I finally found a bubble-maker that I like. It’s a wand about 15” long that puts out lots of long-lasting bubbles. I brought it with me to dinner at my mother’s assisted-living facility last week. Little did I know the drama that awaited me.

Last month, my mother and I~, the other resident who sits at her table, were moved to another one where spaces had recently opened up. (An all-too-regular occurrence, unfortunately, with this population.) The change delighted me because it brought together three of my favorite people in the building. I’ve written about I~ in an earlier post, but haven’t mentioned S~ til now.

I’ve taken S~ on as a special project because she’s always alone. I’m told she rarely, if ever, has visitors, and few other residents seem to like her, much less talk to her. In appearance, she looks like an elderly Greek or Italian peasant who just stepped off the boat — in 1910. Tiny and toothless, she shuffles along when she walks, head pointed down and wrapped in a kerchief — as if she carries the weight of the world on shoulders far too slight to carry such a burden. I think of her as the quintessential sad sack come to life. My mother once pretended to have left something behind in a room just to avoid walking down the hallway with her.
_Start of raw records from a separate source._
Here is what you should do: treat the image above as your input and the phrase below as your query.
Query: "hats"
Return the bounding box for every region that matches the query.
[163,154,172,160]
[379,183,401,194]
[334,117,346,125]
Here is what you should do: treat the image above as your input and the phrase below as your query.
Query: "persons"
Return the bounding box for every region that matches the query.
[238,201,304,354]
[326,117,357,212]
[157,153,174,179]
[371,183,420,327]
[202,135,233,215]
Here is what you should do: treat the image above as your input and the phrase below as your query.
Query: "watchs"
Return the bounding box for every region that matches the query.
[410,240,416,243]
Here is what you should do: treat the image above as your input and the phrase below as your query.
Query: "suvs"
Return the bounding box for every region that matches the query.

So, I make a special effort to reach out to her — not always easy because I don’t want to shortchange my mother. S~ may lack all her teeth but unlike Lillian (my mother), she is able to carry on a simple conversation. She’s much more curious about me though than wanting to talk about herself: “Where do you live? What do you do there? Is that your mother? Will I see you tomorrow?” are questions she asks every week. Our conversations usually end with her saying, as tears well up in her eyes, “Thank you so much for talking to me. You’re such a good person. God bless you.”

I~ and my mother, on the other hand, were not at all happy with the new seating arrangement which put them in close proximity to S~. A week later, the dining room manager moved my mother to an adjacent table with two men. That left I~ with S~ and another woman who is generally mute.

By the time my mother was having her dessert, her male companions had left. I took out the bubble wand and invited S~ to join us as part of my outreach effort. I was also hoping that the more my mother saw me interacting with S~, the more her antipathy would dissipate.

Both women watched as the bubbles wafted into the air, some of them floating for extended periods. I showed each of them how to blow bubbles themselves, and played a game that had S~ catching bubbles in a drinking glass. When she asked (once again) how I get home, I joked about hitching a ride on one of the bubbles.

The table was right near an elevator that took residents back to their apartments. As they entered the car with their walkers and wheel chairs, I’d send them off with bubbles as fellow passengers.

At the time, I was totally absorbed in the playfulness of the bubbles, and the buoyancy they give to aging spirits. Only later did I come to feel the poignancy of these beautiful rainbow-colored spheres as metaphor.

There was one sour note in the midst of all this: I~ was now sitting alone at her table. When asked to join us, she refused, believing that my mother had moved to another table because of her, not S~. Despite my efforts, I couldn’t convince her otherwise. I hope things get straightened out this week because the two of them had such a nice relationship going. I also like having my girls together.